FOR IMMEDIATE RELEASE
September 10, 2008
GOVERNOR BARBOUR AWARDED 2008 ADAM SMITH MEDAL FOR RESPONSIBLE, EFFECTIVE LEADERSHIP
(JACKSON, Mississippi)-A national policy organization is honoring Governor Haley Barbour for his responsible, effective leadership as Mississippi’s 63rd governor. The Friends of Adam Smith presents the award annually to an elected official whose actions, philosophy, and record of performance demonstrate a commitment to the principles of free enterprise.

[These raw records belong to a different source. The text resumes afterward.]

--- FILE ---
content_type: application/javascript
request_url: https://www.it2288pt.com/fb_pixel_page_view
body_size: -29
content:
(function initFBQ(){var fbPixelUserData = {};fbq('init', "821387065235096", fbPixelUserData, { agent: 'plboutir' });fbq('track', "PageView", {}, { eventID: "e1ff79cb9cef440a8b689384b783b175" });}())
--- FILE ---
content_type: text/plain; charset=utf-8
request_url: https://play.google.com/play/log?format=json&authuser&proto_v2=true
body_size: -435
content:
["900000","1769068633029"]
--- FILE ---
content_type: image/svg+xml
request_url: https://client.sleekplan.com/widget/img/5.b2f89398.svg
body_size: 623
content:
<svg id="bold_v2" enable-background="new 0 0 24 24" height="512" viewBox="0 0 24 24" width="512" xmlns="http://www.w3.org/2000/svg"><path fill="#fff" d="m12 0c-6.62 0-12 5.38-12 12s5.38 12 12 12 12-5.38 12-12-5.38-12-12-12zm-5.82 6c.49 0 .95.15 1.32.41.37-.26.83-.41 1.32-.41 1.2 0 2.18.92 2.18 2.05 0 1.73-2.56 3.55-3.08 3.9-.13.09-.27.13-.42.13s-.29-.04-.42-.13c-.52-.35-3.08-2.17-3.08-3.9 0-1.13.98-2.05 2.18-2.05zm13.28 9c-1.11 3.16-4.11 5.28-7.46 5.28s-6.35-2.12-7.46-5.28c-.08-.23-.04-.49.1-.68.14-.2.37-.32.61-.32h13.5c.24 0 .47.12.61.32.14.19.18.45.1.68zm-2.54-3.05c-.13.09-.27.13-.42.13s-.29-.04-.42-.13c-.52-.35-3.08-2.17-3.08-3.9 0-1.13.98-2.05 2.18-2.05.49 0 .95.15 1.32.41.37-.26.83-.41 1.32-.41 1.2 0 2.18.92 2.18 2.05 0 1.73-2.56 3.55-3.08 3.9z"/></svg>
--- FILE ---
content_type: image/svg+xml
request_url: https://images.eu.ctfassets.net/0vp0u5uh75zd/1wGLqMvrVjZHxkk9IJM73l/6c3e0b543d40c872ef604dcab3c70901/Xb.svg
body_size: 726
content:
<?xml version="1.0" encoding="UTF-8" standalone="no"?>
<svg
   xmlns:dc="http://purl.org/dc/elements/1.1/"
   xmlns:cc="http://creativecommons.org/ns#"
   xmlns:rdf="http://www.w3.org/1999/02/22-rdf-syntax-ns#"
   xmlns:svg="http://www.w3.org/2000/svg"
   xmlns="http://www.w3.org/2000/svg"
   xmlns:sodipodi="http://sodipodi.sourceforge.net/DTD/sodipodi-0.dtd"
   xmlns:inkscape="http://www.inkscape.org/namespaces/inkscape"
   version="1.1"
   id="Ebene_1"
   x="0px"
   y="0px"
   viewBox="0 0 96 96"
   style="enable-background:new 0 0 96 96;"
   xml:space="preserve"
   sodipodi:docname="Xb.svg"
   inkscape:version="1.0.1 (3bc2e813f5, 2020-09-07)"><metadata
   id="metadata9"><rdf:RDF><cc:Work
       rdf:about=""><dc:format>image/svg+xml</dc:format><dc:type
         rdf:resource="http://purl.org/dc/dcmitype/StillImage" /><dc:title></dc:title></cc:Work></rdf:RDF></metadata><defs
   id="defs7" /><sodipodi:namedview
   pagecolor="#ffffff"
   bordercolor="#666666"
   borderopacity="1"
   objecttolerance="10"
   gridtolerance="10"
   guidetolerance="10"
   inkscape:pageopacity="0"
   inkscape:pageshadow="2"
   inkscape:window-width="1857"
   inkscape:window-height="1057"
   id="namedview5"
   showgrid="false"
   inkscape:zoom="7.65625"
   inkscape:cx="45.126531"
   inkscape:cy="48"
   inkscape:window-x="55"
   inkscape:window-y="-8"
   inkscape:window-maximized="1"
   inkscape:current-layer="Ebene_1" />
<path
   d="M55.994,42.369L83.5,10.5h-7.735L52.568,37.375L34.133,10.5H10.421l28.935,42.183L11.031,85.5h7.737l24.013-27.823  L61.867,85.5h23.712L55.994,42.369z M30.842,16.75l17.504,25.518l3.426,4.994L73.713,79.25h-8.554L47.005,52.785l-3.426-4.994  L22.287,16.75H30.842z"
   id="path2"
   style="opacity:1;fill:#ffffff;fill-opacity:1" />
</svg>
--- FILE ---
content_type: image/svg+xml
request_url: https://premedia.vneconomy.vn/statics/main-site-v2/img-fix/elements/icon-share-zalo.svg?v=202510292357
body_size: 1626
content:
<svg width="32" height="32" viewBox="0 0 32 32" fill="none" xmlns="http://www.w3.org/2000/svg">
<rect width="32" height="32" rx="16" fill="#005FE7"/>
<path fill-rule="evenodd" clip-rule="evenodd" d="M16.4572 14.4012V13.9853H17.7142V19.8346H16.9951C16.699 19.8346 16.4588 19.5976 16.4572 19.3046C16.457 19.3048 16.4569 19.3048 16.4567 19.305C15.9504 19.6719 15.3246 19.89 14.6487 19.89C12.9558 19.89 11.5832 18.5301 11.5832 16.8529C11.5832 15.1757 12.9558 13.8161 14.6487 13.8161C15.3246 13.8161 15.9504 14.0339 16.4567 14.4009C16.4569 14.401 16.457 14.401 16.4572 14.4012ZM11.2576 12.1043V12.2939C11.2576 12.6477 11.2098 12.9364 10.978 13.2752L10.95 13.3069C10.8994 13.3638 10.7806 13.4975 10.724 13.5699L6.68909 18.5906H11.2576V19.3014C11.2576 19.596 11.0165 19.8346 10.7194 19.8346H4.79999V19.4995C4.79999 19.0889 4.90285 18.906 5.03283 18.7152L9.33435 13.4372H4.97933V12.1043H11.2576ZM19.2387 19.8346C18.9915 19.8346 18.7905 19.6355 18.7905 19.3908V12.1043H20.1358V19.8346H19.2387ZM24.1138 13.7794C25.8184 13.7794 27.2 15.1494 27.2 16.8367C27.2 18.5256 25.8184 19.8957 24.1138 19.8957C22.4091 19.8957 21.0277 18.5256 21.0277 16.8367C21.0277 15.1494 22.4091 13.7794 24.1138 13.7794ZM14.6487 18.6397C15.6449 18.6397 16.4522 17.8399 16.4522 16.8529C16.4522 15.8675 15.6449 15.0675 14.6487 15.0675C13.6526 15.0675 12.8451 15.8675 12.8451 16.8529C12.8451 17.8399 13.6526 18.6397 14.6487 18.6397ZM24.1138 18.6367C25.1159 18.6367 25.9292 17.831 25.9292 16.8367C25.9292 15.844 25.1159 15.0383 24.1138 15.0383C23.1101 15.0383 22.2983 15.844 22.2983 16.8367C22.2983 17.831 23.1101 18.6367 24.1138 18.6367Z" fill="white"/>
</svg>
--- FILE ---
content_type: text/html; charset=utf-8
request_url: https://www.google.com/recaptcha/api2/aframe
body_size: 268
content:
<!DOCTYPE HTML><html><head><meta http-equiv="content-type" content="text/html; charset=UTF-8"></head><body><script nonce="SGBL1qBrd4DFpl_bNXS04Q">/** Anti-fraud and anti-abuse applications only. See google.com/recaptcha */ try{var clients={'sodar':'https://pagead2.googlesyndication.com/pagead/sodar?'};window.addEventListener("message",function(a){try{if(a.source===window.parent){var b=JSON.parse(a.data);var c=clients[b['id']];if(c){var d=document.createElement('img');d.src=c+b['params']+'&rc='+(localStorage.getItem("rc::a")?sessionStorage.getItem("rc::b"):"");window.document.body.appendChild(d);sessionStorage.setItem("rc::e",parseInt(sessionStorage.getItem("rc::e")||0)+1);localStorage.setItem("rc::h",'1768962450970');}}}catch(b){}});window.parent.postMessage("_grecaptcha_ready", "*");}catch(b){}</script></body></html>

Describing Barbour as a “champion of good government and a worthy successor to Adam Smith’s ideals of free commerce, low taxation and the use of individual talent to produce the best possible results,” the organization will present the 2008 Adam Smith Medal to Governor Barbour during a banquet tonight in Washington, D.C.
“It’s an honor to receive this distinction, but the greatest honor has been our success in creating more and better jobs for Mississippians through smart, conservative fiscal policies,” Governor Barbour said. “By adhering to the basic principles of free enterprise, we’re successfully moving Mississippi in the right direction.”
Since Governor Barbour took office in 2004, Mississippi has enjoyed record employment with more and higher paying jobs. The Friends of Adam Smith Chairman Todd Flemming said Governor Barbour is “forging a new path for Mississippi” and that his policies are “clearly making a difference.”
The Friends of Adam Smith was established in 2000 by the board of directors of the Business Industry Political Action Committee (BIPAC) along with many of its members. The organization promotes the ideals of free enterprise and researches the link between politics, public policy and economic freedom. Previous recipients of the award include Senators Ben Nelson (D-NE), Jon Kyl (R-AZ), and Kay Bailey Hutchison (R-TX), and Representatives Anne Northup (R-KY), Charlie Stenholm (D-TX), John Boehner (R-OH) and Cass Ballenger (R-NC).
Adam Smith was a philosopher and professor at the University of Glasgow, Scotland. The publication of Smith’s “An Inquiry into the Nature and Causes of the Wealth of Nations” in 1776 is one of the most influential works in history. He argued, in effect, the “wealth” of a nation is the productive energies of its people. The influence of his work is so great that Smith is considered the founder of the study of economics and widely credited with defining and establishing the concept of free market capitalism.